Published: December 5, 2006 12:38 PM
Jonsi, if you think the market wage for putting yourself on the frontline should be around 45k in saries and compensation, your out of your mind. I make that much working as a supervisor at a PC helpdesk and I am considered underpaid for my skillset. How you are ever going to convince anyone that living your life in constant danger or abuse, neglect, death or pemanent injury because of your job is only worth 45k is beyond me. Especially (this is if you've ever been in the military as I have) when they give you that statement, part of the "compensation" is the "medical care" that the VA and active duty medical facilities give you, and they count it as very expensive medical coverage when the care is absurdely below stanard across the board. Also as part of the statement is the housing allowance or the free housing, which once again they place at high market value, even if your living in places that have been falling apart for 50 years and you are responsible for the property as an owner, but with none of the benifits of owning. Also, please find me a job where they can order you to die, to shoot other people, AND YOU MUST FOLLOW THE ORDER OR FACE POSSIBLE DEATHS, and the wage is around 45k. The desciption ot the wage they pay you is a scam, and they way they describe it is a scam.
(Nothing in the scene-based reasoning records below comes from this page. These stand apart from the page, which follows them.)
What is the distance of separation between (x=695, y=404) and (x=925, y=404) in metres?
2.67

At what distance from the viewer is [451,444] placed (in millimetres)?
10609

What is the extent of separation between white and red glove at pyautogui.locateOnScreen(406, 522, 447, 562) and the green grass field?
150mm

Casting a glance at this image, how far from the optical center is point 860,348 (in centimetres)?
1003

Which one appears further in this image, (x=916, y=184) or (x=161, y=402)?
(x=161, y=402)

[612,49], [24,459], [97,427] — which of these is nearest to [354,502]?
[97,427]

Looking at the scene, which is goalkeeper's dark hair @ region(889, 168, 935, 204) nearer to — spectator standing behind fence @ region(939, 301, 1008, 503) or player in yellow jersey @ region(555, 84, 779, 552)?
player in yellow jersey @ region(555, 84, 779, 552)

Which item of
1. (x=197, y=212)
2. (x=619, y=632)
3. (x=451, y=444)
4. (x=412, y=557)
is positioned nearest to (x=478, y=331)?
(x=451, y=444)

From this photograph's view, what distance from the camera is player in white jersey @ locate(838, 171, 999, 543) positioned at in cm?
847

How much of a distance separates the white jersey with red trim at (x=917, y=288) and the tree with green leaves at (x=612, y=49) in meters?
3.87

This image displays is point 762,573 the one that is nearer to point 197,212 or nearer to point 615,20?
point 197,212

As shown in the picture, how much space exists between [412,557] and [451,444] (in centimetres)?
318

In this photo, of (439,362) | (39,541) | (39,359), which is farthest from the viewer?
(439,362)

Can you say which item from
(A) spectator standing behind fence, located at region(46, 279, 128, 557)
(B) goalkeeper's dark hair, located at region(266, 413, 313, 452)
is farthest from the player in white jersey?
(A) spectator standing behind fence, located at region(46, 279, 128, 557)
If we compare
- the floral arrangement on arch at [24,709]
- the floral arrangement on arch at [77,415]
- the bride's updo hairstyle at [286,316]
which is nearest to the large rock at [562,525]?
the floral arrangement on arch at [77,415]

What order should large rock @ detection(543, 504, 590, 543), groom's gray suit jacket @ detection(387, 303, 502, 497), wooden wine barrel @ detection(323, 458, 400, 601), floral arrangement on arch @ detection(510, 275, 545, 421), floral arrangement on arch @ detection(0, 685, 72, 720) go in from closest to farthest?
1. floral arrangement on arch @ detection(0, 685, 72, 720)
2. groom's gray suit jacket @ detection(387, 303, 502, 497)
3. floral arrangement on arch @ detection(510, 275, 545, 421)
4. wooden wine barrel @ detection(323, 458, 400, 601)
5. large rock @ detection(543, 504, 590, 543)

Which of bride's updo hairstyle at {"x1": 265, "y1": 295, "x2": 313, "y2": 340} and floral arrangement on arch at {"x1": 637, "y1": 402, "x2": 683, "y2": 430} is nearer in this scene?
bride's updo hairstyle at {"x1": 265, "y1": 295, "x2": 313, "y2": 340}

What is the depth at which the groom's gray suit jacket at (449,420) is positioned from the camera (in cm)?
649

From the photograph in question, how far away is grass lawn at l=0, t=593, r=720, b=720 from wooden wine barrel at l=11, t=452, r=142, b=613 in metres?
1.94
Also, a good 10-20% of military force at any time qualifies for food stamps and government assitance for the poor, these are real numbers.
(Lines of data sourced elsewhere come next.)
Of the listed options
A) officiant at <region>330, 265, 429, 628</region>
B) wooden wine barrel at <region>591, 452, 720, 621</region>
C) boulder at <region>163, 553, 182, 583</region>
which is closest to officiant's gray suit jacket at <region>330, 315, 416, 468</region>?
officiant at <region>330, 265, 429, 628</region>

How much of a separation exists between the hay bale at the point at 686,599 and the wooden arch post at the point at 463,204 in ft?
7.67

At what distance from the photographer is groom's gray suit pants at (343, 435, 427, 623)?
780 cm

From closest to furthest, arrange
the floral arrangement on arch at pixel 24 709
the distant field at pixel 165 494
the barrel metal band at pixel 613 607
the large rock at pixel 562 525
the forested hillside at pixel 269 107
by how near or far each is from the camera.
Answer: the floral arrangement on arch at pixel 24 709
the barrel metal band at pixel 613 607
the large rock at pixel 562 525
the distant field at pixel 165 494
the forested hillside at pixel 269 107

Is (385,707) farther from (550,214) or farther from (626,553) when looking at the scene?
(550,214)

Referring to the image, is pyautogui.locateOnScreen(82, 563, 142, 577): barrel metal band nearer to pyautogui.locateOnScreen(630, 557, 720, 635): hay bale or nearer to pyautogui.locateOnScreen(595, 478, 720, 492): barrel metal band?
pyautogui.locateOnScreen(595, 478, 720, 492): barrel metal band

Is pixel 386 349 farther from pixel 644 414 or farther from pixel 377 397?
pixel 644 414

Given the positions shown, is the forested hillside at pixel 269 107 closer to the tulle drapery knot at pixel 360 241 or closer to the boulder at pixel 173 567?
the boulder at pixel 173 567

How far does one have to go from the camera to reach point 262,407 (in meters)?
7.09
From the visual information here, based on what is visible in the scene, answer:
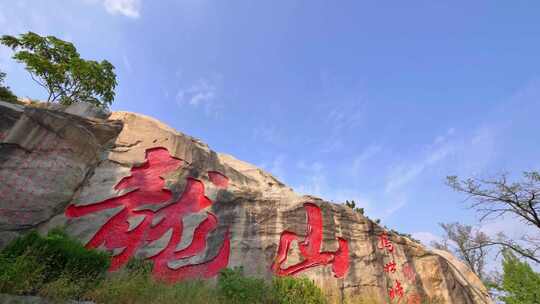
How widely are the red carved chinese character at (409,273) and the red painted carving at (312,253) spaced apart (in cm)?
176

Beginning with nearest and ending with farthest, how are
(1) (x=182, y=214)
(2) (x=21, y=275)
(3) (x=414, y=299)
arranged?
(2) (x=21, y=275), (1) (x=182, y=214), (3) (x=414, y=299)

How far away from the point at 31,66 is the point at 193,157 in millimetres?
11300

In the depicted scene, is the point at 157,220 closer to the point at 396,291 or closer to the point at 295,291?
the point at 295,291

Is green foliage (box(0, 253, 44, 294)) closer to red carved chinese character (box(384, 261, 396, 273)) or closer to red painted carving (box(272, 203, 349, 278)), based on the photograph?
red painted carving (box(272, 203, 349, 278))

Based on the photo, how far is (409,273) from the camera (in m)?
8.95

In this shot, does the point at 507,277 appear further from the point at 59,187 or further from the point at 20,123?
the point at 20,123

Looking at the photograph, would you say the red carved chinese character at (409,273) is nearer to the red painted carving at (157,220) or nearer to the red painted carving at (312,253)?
the red painted carving at (312,253)

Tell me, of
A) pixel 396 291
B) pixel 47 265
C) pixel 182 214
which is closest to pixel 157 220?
pixel 182 214

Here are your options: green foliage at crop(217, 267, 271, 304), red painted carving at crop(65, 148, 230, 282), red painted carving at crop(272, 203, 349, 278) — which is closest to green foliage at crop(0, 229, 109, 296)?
red painted carving at crop(65, 148, 230, 282)

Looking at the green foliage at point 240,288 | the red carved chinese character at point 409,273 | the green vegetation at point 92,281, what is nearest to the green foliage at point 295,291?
the green vegetation at point 92,281

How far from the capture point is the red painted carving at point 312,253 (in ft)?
26.3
How about the dig, where no matter where you work for the government as a soldier, or at what level your labor is worth the same. As an army airborne ranger you make extra "hazard pay" of around $200 a month to be in a unit payed to be on the front lines, and at the same rank you can be a back in the rear pump jockey and get almost the same wage, where is this being "overpaid" on the market place. Please sir, please find me an example of such a group of well equipped, well organized military groups that can fight anywhere in the world within 9 hours and defeat pretty much any other standing military, and they pay less then they pay our soldiers. You won't find it because the market does not exist, and so your argument even on the face of it is fallacious because your trying to askribe market forces to government monopoly.
You don't know much about the military, the free market, or the governent or how they work together. If you would like more information feel free to ask and I can fill you in.